[![Labellerr](https://storage.googleapis.com/labellerr-cdn/%200%20Labellerr%20template/notebook.webp)](https://www.labellerr.com)

# **Agent 101 – Mini RAG + Gemini LLM (In-Memory Vector Store)**

---

[![labellerr](https://img.shields.io/badge/Labellerr-BLOG-black.svg)](https://www.labellerr.com/blog/<BLOG_NAME>)
[![Youtube](https://img.shields.io/badge/Labellerr-YouTube-b31b1b.svg)](https://www.youtube.com/@Labellerr)
[![Github](https://img.shields.io/badge/Labellerr-GitHub-green.svg)](https://github.com/Labellerr/Hands-On-Learning-in-Computer-Vision)

## Understanding Retrieval-Augmented Generation (RAG) with LLMs

This notebook demonstrates how **Retrieval-Augmented Generation (RAG)** works with Large Language Models (LLMs) like Gemini.

### What is RAG?
RAG is a technique that combines:
1. **Retrieval**: Fetch relevant documents/chunks from a knowledge base based on a query
2. **Augmentation**: Provide those chunks as context to an LLM
3. **Generation**: Let the LLM generate answers grounded in the retrieved context

### Why use RAG?
- **Reduces Hallucinations**: LLMs only answer based on provided documents
- **Keeps Knowledge Fresh**: Update documents without retraining models
- **Improves Factuality**: Answers are grounded in your specific data
- **Explains Sources**: You can see which chunks contributed to the answer

### In this notebook:
- Build a minimal in-memory vector store
- Implement semantic search using TF-IDF (+ keyword matching)
- Use Gemini API to generate LLM-powered answers
- See the complete RAG pipeline in action

**Requirements:** A free Gemini API key from [Google AI Studio](https://aistudio.google.com/app/apikey)

## Section 0: Setup & Dependencies

This section imports necessary libraries and defines helper functions for text processing and vector operations.

### Key Functions:
- `normalize_text()`: Cleans text for consistent processing
- `split_into_sentences()`: Breaks documents into sentences for chunking

In [1]:

# Imports and helpers
import math, re, collections, os
from typing import List, Dict, Tuple

# Optional: use TF-IDF from scikit-learn if available
try:
    from sklearn.feature_extraction.text import TfidfVectorizer
    SKLEARN_OK = True
except Exception:
    SKLEARN_OK = False

def normalize_text(s: str) -> str:
    s = s.lower()
    s = re.sub(r"[^a-z0-9\s\.]", " ", s)
    s = re.sub(r"\s+", " ", s).strip()
    return s

def split_into_sentences(text: str) -> List[str]:
    # Very small sentence splitter
    parts = re.split(r'(?<=[.!?])\s+', text.strip())
    return [p.strip() for p in parts if p.strip()]


## Section 1: Sample Knowledge Base (Corpus)

We create a small collection of documents about **RAG, vector stores, and search techniques**.

In a real application, this would be replaced with:
- Company documentation
- Research papers
- Product catalogs
- User manuals
- etc.

The RAG system will search this corpus to answer user questions.

In [2]:
corpus = [
'RAG, or Retrieval-Augmented Generation, is a technique where we fetch relevant context from a knowledge base and then generate answers grounded in that context.
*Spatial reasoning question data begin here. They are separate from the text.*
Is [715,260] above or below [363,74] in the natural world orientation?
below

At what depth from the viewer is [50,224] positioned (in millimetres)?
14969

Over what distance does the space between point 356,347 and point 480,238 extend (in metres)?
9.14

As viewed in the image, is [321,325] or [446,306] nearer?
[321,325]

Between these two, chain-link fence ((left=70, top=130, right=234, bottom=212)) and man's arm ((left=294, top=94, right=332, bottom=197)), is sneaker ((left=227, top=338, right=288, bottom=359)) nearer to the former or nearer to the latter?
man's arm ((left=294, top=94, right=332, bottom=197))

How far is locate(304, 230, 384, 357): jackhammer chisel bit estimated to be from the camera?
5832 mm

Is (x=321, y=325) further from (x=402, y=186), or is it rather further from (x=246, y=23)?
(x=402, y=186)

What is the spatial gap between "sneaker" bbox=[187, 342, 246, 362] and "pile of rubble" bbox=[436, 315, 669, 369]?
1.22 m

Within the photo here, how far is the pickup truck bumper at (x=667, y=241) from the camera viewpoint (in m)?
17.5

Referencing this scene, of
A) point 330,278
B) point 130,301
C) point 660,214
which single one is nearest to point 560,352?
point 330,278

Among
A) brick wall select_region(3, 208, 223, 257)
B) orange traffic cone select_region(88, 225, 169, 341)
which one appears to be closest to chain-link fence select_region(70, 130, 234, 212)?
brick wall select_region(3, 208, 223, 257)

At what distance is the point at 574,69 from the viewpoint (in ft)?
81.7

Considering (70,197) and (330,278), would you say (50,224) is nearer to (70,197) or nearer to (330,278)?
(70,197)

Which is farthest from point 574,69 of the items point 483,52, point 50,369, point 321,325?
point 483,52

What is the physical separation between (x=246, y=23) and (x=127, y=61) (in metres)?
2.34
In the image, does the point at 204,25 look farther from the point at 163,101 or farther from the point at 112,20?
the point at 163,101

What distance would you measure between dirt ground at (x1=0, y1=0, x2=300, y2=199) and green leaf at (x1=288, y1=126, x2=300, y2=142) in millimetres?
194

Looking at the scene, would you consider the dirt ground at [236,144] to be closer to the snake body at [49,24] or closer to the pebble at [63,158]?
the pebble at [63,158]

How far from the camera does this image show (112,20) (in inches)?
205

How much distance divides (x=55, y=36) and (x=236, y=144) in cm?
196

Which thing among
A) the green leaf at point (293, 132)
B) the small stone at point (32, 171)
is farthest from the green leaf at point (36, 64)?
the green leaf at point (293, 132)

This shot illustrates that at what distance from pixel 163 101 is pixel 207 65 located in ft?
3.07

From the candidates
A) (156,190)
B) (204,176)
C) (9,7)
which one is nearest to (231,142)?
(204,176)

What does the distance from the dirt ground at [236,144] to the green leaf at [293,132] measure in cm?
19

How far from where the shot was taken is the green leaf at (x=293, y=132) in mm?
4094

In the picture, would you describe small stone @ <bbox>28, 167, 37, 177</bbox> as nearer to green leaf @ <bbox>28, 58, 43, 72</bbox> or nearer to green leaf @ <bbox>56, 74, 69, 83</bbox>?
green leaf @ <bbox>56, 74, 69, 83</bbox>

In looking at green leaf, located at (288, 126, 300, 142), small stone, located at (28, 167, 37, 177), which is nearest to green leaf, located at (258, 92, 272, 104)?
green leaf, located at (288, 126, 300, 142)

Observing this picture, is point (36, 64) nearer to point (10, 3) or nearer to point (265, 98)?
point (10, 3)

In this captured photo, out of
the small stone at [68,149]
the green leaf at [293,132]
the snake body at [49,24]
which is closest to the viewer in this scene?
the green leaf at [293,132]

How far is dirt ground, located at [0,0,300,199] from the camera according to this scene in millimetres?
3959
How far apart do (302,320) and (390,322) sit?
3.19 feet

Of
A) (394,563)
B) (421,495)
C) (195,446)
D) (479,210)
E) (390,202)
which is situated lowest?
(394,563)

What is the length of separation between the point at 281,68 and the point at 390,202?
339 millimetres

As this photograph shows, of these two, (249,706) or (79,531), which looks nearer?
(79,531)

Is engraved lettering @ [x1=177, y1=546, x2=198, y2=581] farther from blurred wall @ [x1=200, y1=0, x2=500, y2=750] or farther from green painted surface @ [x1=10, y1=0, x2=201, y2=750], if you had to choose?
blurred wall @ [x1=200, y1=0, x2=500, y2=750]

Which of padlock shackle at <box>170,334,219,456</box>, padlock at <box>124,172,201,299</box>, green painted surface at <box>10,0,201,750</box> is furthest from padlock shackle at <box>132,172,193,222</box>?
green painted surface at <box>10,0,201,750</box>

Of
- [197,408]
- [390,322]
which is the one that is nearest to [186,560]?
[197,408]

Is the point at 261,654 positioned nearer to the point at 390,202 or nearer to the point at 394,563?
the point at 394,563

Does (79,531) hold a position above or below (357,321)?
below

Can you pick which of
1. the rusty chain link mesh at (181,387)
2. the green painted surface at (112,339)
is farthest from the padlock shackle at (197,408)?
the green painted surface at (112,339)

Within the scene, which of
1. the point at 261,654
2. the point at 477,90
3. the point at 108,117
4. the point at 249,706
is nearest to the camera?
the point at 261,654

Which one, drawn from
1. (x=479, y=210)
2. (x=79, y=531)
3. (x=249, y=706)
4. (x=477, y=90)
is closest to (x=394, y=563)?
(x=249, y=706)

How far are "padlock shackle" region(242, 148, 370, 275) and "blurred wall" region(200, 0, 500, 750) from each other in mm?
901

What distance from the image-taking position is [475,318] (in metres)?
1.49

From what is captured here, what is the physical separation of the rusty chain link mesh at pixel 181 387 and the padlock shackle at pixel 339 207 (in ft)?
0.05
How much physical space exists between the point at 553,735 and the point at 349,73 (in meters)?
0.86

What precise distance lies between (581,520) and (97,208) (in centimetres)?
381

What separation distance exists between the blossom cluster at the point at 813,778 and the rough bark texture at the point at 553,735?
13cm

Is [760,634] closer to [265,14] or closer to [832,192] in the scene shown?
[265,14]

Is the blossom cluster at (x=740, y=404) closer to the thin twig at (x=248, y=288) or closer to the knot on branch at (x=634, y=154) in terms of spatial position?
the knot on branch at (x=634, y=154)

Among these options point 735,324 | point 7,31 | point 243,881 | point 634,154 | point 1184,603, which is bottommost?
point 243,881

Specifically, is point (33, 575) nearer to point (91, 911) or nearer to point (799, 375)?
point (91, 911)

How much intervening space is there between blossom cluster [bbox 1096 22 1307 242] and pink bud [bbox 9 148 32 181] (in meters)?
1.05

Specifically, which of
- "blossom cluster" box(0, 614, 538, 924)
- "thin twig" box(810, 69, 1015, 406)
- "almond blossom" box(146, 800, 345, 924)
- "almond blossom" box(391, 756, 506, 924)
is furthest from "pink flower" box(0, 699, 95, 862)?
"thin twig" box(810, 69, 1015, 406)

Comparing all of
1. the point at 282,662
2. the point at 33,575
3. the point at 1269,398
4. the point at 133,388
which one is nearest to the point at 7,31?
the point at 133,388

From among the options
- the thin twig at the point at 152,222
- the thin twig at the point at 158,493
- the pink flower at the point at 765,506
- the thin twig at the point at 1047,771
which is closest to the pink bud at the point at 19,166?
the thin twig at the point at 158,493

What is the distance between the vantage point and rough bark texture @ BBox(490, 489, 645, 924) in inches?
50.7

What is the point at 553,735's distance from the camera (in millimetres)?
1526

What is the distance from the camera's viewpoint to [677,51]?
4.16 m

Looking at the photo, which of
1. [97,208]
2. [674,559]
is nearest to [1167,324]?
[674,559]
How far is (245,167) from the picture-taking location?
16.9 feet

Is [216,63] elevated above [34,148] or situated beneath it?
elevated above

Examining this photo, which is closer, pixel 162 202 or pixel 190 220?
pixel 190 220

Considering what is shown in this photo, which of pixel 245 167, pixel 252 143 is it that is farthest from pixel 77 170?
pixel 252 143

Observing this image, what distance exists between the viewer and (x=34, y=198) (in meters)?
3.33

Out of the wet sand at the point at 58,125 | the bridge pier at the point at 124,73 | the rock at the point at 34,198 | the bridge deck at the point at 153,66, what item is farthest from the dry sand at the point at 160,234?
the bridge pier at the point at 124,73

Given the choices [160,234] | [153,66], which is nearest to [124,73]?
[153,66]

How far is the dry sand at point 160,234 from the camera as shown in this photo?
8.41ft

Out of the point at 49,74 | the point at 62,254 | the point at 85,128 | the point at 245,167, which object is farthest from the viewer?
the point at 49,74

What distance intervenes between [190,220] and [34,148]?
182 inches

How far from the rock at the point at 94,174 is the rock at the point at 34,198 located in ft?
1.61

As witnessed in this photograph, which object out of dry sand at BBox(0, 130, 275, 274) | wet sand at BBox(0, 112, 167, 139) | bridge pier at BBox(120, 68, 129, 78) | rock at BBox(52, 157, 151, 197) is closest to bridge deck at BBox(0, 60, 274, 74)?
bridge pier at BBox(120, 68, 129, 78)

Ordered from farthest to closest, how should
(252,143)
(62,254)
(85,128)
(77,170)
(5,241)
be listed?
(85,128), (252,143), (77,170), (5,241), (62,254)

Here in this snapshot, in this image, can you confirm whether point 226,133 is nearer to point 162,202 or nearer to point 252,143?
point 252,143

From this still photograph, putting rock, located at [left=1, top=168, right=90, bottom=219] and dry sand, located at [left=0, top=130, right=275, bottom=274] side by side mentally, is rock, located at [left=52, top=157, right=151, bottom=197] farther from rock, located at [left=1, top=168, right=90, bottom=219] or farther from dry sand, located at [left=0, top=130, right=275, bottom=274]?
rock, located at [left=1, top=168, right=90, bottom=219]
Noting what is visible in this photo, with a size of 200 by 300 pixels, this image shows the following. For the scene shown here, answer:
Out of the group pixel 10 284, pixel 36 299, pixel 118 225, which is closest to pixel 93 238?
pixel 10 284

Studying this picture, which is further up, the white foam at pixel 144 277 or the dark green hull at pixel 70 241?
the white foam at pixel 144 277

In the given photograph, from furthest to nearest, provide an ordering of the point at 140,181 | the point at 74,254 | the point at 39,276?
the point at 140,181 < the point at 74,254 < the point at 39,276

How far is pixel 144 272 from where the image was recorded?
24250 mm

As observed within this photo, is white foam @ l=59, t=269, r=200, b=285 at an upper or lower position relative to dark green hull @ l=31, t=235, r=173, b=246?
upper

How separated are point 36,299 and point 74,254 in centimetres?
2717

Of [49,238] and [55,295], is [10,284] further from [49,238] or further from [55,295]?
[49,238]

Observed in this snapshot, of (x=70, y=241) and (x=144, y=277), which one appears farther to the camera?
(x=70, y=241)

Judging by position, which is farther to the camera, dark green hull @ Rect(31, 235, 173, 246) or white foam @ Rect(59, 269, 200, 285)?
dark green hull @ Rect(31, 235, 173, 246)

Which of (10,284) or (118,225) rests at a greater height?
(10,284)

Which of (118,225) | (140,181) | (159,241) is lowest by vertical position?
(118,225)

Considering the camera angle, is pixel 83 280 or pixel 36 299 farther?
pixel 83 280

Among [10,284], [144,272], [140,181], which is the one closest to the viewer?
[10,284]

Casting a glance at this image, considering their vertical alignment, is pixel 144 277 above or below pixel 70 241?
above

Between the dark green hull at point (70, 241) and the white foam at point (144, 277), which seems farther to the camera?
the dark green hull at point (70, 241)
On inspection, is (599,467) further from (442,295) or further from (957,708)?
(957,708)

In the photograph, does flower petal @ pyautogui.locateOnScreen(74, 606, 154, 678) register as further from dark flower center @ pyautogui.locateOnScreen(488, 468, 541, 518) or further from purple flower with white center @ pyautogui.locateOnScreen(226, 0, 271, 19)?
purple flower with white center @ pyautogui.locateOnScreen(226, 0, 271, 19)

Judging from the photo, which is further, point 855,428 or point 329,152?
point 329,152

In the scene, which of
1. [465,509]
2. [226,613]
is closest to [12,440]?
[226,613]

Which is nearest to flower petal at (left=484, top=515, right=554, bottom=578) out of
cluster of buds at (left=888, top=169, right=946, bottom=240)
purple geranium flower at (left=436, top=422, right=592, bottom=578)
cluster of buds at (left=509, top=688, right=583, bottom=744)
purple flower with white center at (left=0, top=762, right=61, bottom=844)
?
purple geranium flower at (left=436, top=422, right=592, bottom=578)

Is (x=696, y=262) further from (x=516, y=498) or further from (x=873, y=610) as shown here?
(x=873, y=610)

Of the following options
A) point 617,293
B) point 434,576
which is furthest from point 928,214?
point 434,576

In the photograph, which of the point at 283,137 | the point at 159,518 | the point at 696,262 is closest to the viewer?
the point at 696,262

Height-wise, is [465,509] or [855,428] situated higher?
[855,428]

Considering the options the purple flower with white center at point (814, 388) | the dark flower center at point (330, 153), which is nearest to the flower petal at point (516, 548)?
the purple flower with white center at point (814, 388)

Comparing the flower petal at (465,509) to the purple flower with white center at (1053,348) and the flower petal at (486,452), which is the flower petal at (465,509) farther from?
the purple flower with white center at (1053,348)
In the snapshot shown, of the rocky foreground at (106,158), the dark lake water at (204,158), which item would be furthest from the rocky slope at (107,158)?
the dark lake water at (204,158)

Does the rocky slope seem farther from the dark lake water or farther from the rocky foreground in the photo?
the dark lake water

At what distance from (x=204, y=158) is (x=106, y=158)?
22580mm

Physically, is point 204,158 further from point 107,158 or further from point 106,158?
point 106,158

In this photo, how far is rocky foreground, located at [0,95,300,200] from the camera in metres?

It reduces hallucinations and improves factuality.',
'A vector store keeps representations (embeddings) of chunks so we can quickly find semantically similar pieces to a query.',
'Chunking breaks long documents into smaller segments (like paragraphs or sliding windows). Good chunking helps retrieval match the right context.',
'Cosine similarity measures how close two vectors point in the same direction. Higher cosine means more similar meanings.',
'You can start with TF-IDF for quick experiments and later switch to stronger embeddings like Sentence-Transformers. For scale, tools like FAISS, Milvus, or Chroma are common.'
]


for i, doc in enumerate(corpus, 1):
    print(f"Doc {i}:", doc[:90] + ("..." if len(doc) > 90 else ""))


Doc 1: RAG, or Retrieval-Augmented Generation, is a technique where we fetch relevant context fro...
Doc 2: A vector store keeps representations (embeddings) of chunks so we can quickly find semanti...
Doc 3: Chunking breaks long documents into smaller segments (like paragraphs or sliding windows)....
Doc 4: Cosine similarity measures how close two vectors point in the same direction. Higher cosin...
Doc 5: You can start with TF-IDF for quick experiments and later switch to stronger embeddings li...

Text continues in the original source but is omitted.